--- Start Records shown ---
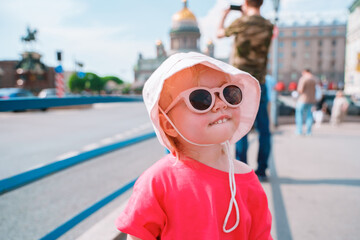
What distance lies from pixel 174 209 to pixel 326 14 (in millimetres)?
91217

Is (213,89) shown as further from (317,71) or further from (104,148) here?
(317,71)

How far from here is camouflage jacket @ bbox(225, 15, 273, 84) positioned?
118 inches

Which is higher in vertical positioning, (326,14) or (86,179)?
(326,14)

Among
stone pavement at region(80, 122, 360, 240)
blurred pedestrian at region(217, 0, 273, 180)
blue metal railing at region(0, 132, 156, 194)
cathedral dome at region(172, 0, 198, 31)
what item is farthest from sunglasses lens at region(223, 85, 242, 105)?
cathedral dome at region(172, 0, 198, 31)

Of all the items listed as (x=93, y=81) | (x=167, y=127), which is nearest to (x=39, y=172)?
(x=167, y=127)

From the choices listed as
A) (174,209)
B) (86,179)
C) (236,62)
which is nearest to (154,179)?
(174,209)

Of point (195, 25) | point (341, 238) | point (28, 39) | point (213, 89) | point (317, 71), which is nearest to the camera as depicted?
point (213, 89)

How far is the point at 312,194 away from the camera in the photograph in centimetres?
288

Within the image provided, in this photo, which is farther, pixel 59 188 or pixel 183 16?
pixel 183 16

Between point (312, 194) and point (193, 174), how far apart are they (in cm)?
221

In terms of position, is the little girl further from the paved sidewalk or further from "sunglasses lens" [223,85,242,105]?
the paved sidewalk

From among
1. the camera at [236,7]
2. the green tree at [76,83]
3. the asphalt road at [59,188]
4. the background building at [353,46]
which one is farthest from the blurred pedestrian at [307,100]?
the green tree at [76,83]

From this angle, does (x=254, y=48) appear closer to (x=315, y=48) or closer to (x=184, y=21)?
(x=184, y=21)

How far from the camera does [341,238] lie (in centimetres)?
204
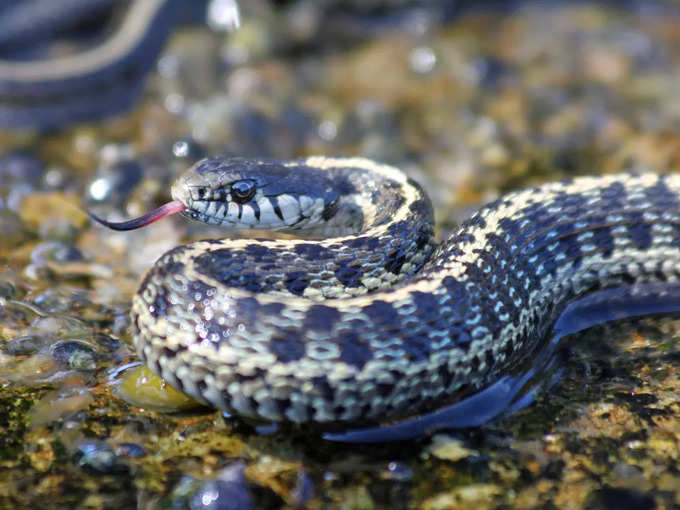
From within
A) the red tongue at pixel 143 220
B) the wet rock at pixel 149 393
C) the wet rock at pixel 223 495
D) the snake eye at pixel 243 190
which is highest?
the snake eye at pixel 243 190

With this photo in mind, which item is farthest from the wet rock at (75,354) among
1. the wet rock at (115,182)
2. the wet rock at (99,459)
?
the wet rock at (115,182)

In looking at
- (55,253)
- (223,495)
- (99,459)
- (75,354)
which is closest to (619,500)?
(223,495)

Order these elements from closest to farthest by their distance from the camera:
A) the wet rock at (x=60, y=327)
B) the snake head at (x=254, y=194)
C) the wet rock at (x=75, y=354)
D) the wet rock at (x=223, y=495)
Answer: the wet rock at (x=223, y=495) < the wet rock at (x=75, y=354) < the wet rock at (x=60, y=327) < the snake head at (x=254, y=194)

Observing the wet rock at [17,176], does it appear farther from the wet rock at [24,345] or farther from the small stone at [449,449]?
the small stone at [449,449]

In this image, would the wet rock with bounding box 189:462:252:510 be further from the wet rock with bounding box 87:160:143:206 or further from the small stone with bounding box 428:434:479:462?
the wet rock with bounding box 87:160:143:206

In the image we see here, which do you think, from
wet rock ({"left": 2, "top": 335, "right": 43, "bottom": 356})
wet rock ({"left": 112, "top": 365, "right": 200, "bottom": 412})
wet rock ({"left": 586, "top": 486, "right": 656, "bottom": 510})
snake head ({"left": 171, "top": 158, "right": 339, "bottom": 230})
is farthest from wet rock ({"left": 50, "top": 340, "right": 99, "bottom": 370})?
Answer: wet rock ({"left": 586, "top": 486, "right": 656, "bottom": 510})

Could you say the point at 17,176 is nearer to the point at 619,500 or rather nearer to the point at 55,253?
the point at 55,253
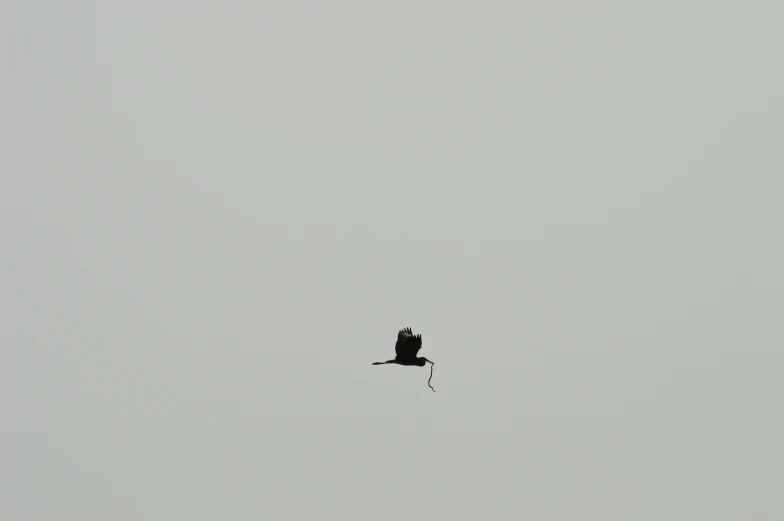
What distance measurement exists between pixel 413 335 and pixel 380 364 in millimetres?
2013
--- End Records shown ---
**Description of the task:**
Convert the lines from the one containing "In the image we" through the end of the rows, inclusive, into a Markdown table with the columns "Line No." and "Content." Number each line and skip blank lines and pictures.

**Complete answer:**
| Line No. | Content |
|---|---|
| 1 | In the image we see here, which do you think, from |
| 2 | wet rock ({"left": 2, "top": 335, "right": 43, "bottom": 356}) |
| 3 | wet rock ({"left": 112, "top": 365, "right": 200, "bottom": 412}) |
| 4 | wet rock ({"left": 586, "top": 486, "right": 656, "bottom": 510}) |
| 5 | snake head ({"left": 171, "top": 158, "right": 339, "bottom": 230}) |
| 6 | is farthest from wet rock ({"left": 50, "top": 340, "right": 99, "bottom": 370})? |
| 7 | Answer: wet rock ({"left": 586, "top": 486, "right": 656, "bottom": 510}) |
| 8 | Could you say the point at 17,176 is nearer to the point at 619,500 or rather nearer to the point at 55,253? |
| 9 | the point at 55,253 |
| 10 | What distance measurement exists between pixel 413 335 and pixel 380 364 in millimetres? |
| 11 | 2013 |